(DATA BELOW begins)

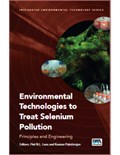 Environmental Technologies to Treat Selenium Pollution: Principles and Engineering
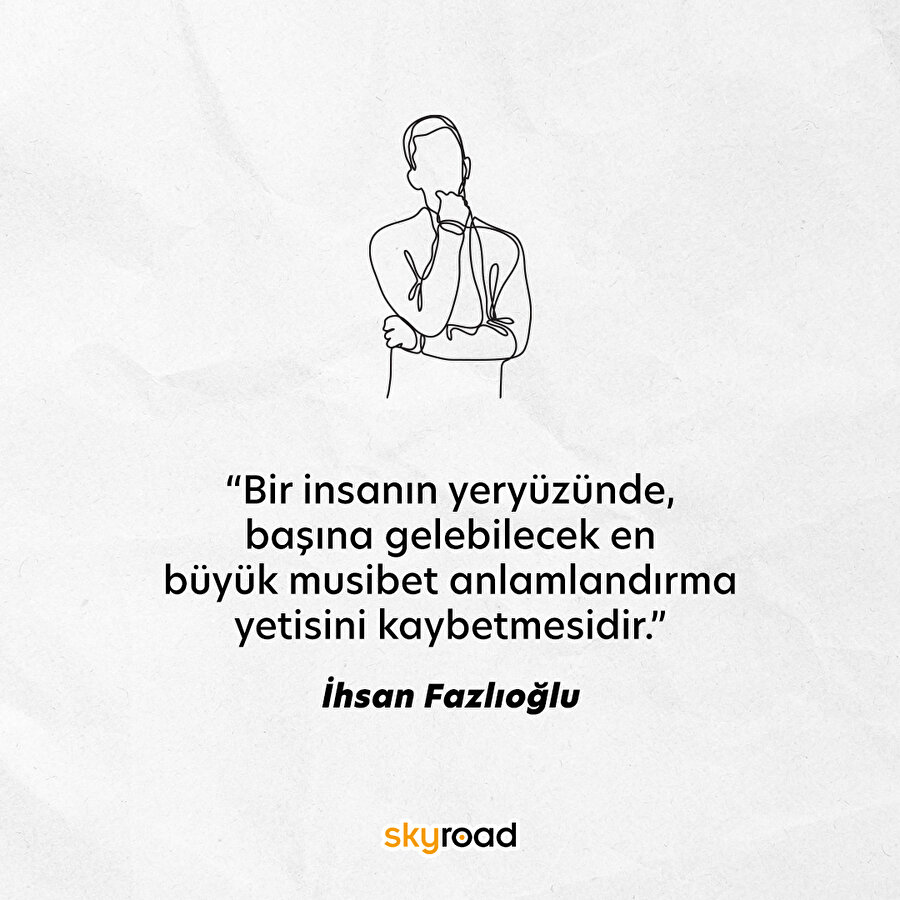 SkyAlıntı: İhsan Fazlıoğlu 📖
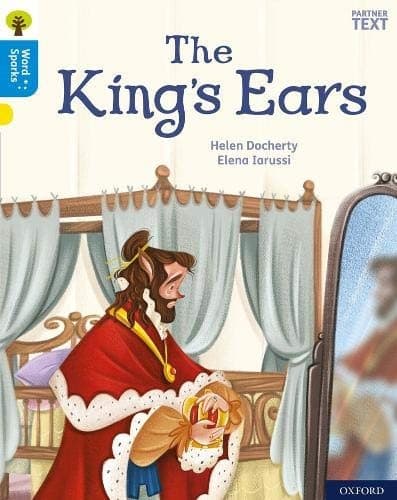 Oxford Reading Tree Word Sparks : Level 3 : the King's Ears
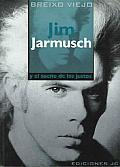 Jim Jarmusch Y El Sueno De Los Justos / Jim Jarmusch and the Dream of the Justs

(DATA BELOW ends)

No picture belongs in the copy; return the rest of the listing exactly.

ANSWER:
 Environmental Technologies to Treat Selenium Pollution: Principles and Engineering
 SkyAlıntı: İhsan Fazlıoğlu 📖
 Oxford Reading Tree Word Sparks : Level 3 : the King's Ears
 Jim Jarmusch Y El Sueno De Los Justos / Jim Jarmusch and the Dream of the Justs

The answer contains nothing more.